**EXERCISE REQUIREMENTS**.
1 - Answer these from the forum thread about tangents to y=x^2, giving each answer on its own line marked (a), (b) or (c):
(a) At which x-values does y=x^2 meet y=x+2?
(b) What derivative of y=x^2 is given?
(c) What are the gradients of y=x^2 at those meeting points?
2 - In one to three sentences, explain why the forum thread about tangents to y=x^2 says the curve meets the line at -1 and 2.
3 - Continue the forum thread about tangents to y=x^2 from where it stops.

**SELECTED PASSAGE**.
● ● ● ● ●
Thread: Finding intersection of tangent and line

1. Finding intersection of tangent and line

I have to find the coordinates of the point of intersection of the tangents to the graph of y=x^2 at the points at which it meets the line with equation y=x+2.

This is what I have so far:
y=x^2 intersects with y=x+2 at -1 or 2 since x^2=x+2 factorises to (x+1)(x-2)

The derivative of y=x^2 is 2x , so the gradients of y=x^2 at these points are -2 and 4

I am stuck on where to proceed from here, could somebody please nudge me in the right direction?

Thanks

2. Hello, StaryNight!
● ● ● ● ●
**DATA EXCERPTS**.

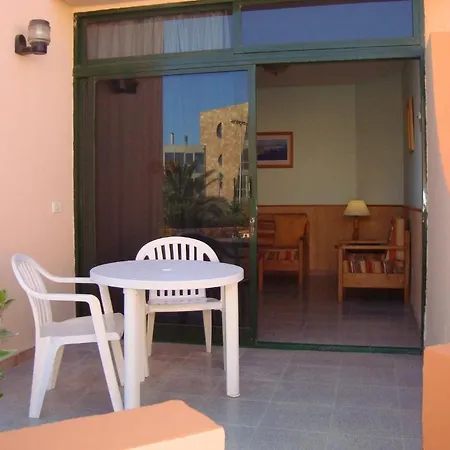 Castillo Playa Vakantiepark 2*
● ● ● ● ●
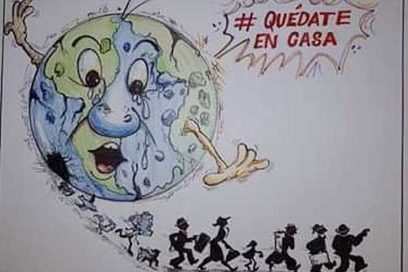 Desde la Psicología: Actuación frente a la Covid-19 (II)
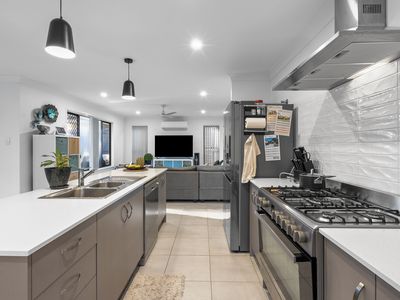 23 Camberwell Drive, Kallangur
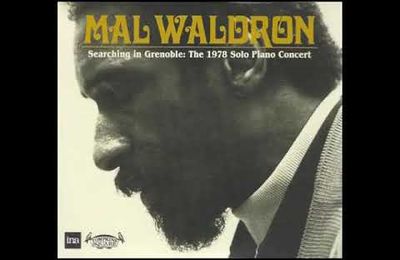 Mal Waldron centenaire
● ● ● ● ●
**ACTIVITY ANSWERS**.
1 -
(a) x = -1 and x = 2
(b) 2x
(c) -2 and 4

2 - Setting x^2 equal to x+2 gives an equation that factorises to (x+1)(x-2). That equation holds at x = -1 and x = 2.

3 -
Find the coordinates of the point of intersection of the tangents to $\displaystyle y\:=\:x^2$
at the points at which it meets the line $\displaystyle y\:=\:x+2$

The slope of the tangent is given by: .$\displaystyle \frac{dy}{dx} = 2x$

The parabola and line intersect at: .$\displaystyle P(2,4)\,\text{ and }\,Q(\text{-}1,1)$

At $\displaystyle P(2,4)$, the slope is: $\displaystyle m = 4$
The equation of the tangent is: .$\displaystyle y - 4 :=\:4(x-2)\quad\Rightarrow\quad y \:=\:4x-4$

At $\displaystyle Q(\text{-}1,1)$, the slope is: $\displaystyle m = \text{-}2$
The equation of the tangent is: .$\displaystyle y - 1 \:=\:\text{-}2(x+1) \quad\Rightarrow\quad y \:=\:\text{-}2x - 1$

Now find where the two tangents intersect . . .

3. Many thanks Soroban, it turns out I misunderstood the question.

My solution is (0.5,-2)